- [PROBLEM DESCRIPTION]: Retype every record that follows, character for character.

BEGIN

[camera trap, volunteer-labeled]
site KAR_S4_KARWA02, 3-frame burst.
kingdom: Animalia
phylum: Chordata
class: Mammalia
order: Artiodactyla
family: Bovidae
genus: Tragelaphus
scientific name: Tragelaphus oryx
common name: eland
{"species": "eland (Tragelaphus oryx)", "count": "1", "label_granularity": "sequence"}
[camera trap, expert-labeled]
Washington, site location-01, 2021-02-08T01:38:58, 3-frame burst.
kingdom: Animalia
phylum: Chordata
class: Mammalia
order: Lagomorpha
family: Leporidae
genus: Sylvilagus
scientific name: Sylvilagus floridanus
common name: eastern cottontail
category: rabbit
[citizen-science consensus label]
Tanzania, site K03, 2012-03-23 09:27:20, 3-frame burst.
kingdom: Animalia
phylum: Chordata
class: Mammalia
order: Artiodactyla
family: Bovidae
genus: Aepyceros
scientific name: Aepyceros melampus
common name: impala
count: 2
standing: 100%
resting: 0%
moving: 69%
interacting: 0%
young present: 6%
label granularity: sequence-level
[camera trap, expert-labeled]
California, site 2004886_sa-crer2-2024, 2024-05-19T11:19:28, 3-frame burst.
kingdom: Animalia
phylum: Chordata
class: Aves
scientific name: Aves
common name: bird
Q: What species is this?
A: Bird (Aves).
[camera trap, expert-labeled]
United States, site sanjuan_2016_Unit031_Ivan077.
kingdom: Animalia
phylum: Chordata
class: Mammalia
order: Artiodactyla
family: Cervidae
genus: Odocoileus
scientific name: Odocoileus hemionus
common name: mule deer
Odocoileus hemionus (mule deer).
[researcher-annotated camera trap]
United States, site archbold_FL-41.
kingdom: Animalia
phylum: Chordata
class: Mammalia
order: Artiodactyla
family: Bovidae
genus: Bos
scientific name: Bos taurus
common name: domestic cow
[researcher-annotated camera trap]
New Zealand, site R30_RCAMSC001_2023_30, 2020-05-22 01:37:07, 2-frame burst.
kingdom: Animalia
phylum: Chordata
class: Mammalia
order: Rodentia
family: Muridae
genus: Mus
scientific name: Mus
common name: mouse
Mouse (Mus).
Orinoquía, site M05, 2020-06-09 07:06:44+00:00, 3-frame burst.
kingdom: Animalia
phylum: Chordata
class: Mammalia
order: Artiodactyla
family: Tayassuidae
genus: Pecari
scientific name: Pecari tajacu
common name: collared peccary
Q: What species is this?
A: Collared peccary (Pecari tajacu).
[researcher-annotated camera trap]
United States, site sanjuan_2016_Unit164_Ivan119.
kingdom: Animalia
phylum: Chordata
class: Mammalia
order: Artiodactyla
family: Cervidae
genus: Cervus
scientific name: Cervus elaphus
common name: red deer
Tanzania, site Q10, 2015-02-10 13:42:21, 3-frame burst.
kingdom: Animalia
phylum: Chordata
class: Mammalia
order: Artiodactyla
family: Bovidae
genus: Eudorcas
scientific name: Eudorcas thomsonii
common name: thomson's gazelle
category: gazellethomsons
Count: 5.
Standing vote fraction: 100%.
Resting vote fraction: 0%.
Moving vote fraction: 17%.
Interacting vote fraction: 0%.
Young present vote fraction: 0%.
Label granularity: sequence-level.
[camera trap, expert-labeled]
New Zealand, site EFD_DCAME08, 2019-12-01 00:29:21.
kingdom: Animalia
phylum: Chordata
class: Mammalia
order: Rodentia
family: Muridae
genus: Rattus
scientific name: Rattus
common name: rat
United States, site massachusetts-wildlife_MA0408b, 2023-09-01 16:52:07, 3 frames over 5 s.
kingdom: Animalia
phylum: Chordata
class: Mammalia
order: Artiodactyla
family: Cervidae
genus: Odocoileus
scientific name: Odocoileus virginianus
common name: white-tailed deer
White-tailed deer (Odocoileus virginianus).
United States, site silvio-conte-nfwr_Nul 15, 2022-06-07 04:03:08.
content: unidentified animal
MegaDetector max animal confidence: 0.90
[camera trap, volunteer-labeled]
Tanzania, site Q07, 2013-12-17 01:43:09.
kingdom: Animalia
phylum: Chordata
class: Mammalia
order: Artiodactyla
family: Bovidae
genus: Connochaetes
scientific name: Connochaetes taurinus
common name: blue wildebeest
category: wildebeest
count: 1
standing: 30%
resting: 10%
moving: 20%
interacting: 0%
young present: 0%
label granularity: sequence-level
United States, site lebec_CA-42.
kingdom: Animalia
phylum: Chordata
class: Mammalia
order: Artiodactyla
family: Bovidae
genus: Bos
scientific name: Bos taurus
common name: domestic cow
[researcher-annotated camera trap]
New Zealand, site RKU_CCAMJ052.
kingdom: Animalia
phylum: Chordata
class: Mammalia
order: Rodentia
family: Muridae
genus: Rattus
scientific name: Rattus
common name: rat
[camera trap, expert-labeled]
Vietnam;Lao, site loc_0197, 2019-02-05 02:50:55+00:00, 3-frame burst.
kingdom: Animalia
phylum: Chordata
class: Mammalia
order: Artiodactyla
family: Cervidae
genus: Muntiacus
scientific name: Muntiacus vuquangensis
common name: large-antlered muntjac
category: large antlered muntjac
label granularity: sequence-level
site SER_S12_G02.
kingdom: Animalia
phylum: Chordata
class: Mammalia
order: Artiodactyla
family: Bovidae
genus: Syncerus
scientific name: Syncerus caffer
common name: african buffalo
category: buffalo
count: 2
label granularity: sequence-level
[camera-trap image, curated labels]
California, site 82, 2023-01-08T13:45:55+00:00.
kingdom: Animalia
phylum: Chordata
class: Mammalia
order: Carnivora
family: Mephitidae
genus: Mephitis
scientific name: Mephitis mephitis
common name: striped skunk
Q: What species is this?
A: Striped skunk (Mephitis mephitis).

END

- [WORKED SOLUTION]:
[camera trap, volunteer-labeled]
site KAR_S4_KARWA02, 3-frame burst.
kingdom: Animalia
phylum: Chordata
class: Mammalia
order: Artiodactyla
family: Bovidae
genus: Tragelaphus
scientific name: Tragelaphus oryx
common name: eland
{"species": "eland (Tragelaphus oryx)", "count": "1", "label_granularity": "sequence"}
[camera trap, expert-labeled]
Washington, site location-01, 2021-02-08T01:38:58, 3-frame burst.
kingdom: Animalia
phylum: Chordata
class: Mammalia
order: Lagomorpha
family: Leporidae
genus: Sylvilagus
scientific name: Sylvilagus floridanus
common name: eastern cottontail
category: rabbit
[citizen-science consensus label]
Tanzania, site K03, 2012-03-23 09:27:20, 3-frame burst.
kingdom: Animalia
phylum: Chordata
class: Mammalia
order: Artiodactyla
family: Bovidae
genus: Aepyceros
scientific name: Aepyceros melampus
common name: impala
count: 2
standing: 100%
resting: 0%
moving: 69%
interacting: 0%
young present: 6%
label granularity: sequence-level
[camera trap, expert-labeled]
California, site 2004886_sa-crer2-2024, 2024-05-19T11:19:28, 3-frame burst.
kingdom: Animalia
phylum: Chordata
class: Aves
scientific name: Aves
common name: bird
Q: What species is this?
A: Bird (Aves).
[camera trap, expert-labeled]
United States, site sanjuan_2016_Unit031_Ivan077.
kingdom: Animalia
phylum: Chordata
class: Mammalia
order: Artiodactyla
family: Cervidae
genus: Odocoileus
scientific name: Odocoileus hemionus
common name: mule deer
Odocoileus hemionus (mule deer).
[researcher-annotated camera trap]
United States, site archbold_FL-41.
kingdom: Animalia
phylum: Chordata
class: Mammalia
order: Artiodactyla
family: Bovidae
genus: Bos
scientific name: Bos taurus
common name: domestic cow
[researcher-annotated camera trap]
New Zealand, site R30_RCAMSC001_2023_30, 2020-05-22 01:37:07, 2-frame burst.
kingdom: Animalia
phylum: Chordata
class: Mammalia
order: Rodentia
family: Muridae
genus: Mus
scientific name: Mus
common name: mouse
Mouse (Mus).
Orinoquía, site M05, 2020-06-09 07:06:44+00:00, 3-frame burst.
kingdom: Animalia
phylum: Chordata
class: Mammalia
order: Artiodactyla
family: Tayassuidae
genus: Pecari
scientific name: Pecari tajacu
common name: collared peccary
Q: What species is this?
A: Collared peccary (Pecari tajacu).
[researcher-annotated camera trap]
United States, site sanjuan_2016_Unit164_Ivan119.
kingdom: Animalia
phylum: Chordata
class: Mammalia
order: Artiodactyla
family: Cervidae
genus: Cervus
scientific name: Cervus elaphus
common name: red deer
Tanzania, site Q10, 2015-02-10 13:42:21, 3-frame burst.
kingdom: Animalia
phylum: Chordata
class: Mammalia
order: Artiodactyla
family: Bovidae
genus: Eudorcas
scientific name: Eudorcas thomsonii
common name: thomson's gazelle
category: gazellethomsons
Count: 5.
Standing vote fraction: 100%.
Resting vote fraction: 0%.
Moving vote fraction: 17%.
Interacting vote fraction: 0%.
Young present vote fraction: 0%.
Label granularity: sequence-level.
[camera trap, expert-labeled]
New Zealand, site EFD_DCAME08, 2019-12-01 00:29:21.
kingdom: Animalia
phylum: Chordata
class: Mammalia
order: Rodentia
family: Muridae
genus: Rattus
scientific name: Rattus
common name: rat
United States, site massachusetts-wildlife_MA0408b, 2023-09-01 16:52:07, 3 frames over 5 s.
kingdom: Animalia
phylum: Chordata
class: Mammalia
order: Artiodactyla
family: Cervidae
genus: Odocoileus
scientific name: Odocoileus virginianus
common name: white-tailed deer
White-tailed deer (Odocoileus virginianus).
United States, site silvio-conte-nfwr_Nul 15, 2022-06-07 04:03:08.
content: unidentified animal
MegaDetector max animal confidence: 0.90
[camera trap, volunteer-labeled]
Tanzania, site Q07, 2013-12-17 01:43:09.
kingdom: Animalia
phylum: Chordata
class: Mammalia
order: Artiodactyla
family: Bovidae
genus: Connochaetes
scientific name: Connochaetes taurinus
common name: blue wildebeest
category: wildebeest
count: 1
standing: 30%
resting: 10%
moving: 20%
interacting: 0%
young present: 0%
label granularity: sequence-level
United States, site lebec_CA-42.
kingdom: Animalia
phylum: Chordata
class: Mammalia
order: Artiodactyla
family: Bovidae
genus: Bos
scientific name: Bos taurus
common name: domestic cow
[researcher-annotated camera trap]
New Zealand, site RKU_CCAMJ052.
kingdom: Animalia
phylum: Chordata
class: Mammalia
order: Rodentia
family: Muridae
genus: Rattus
scientific name: Rattus
common name: rat
[camera trap, expert-labeled]
Vietnam;Lao, site loc_0197, 2019-02-05 02:50:55+00:00, 3-frame burst.
kingdom: Animalia
phylum: Chordata
class: Mammalia
order: Artiodactyla
family: Cervidae
genus: Muntiacus
scientific name: Muntiacus vuquangensis
common name: large-antlered muntjac
category: large antlered muntjac
label granularity: sequence-level
site SER_S12_G02.
kingdom: Animalia
phylum: Chordata
class: Mammalia
order: Artiodactyla
family: Bovidae
genus: Syncerus
scientific name: Syncerus caffer
common name: african buffalo
category: buffalo
count: 2
label granularity: sequence-level
[camera-trap image, curated labels]
California, site 82, 2023-01-08T13:45:55+00:00.
kingdom: Animalia
phylum: Chordata
class: Mammalia
order: Carnivora
family: Mephitidae
genus: Mephitis
scientific name: Mephitis mephitis
common name: striped skunk
Q: What species is this?
A: Striped skunk (Mephitis mephitis).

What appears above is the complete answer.